Task requirements ▸ When a line of the listing below has the string "camera" in it, copy that line.
= = = = =
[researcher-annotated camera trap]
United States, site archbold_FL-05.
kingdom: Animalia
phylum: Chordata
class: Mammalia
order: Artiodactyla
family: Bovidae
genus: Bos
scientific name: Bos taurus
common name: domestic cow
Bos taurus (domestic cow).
= = = = =
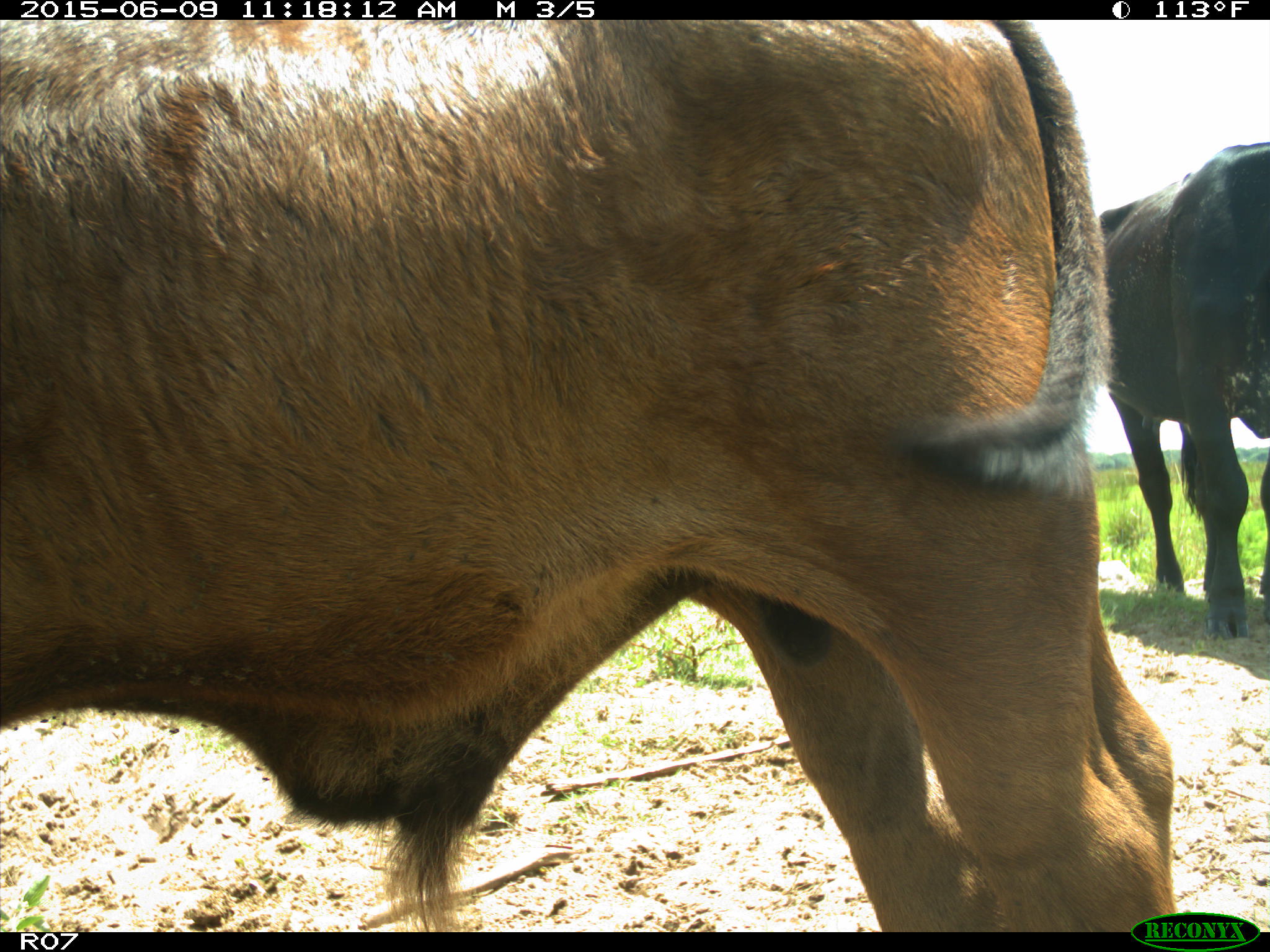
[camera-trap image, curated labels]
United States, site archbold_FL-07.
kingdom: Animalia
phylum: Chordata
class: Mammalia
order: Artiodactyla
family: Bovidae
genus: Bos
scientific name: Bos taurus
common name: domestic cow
= = = = =
Task solution ▸
[researcher-annotated camera trap]
[camera-trap image, curated labels]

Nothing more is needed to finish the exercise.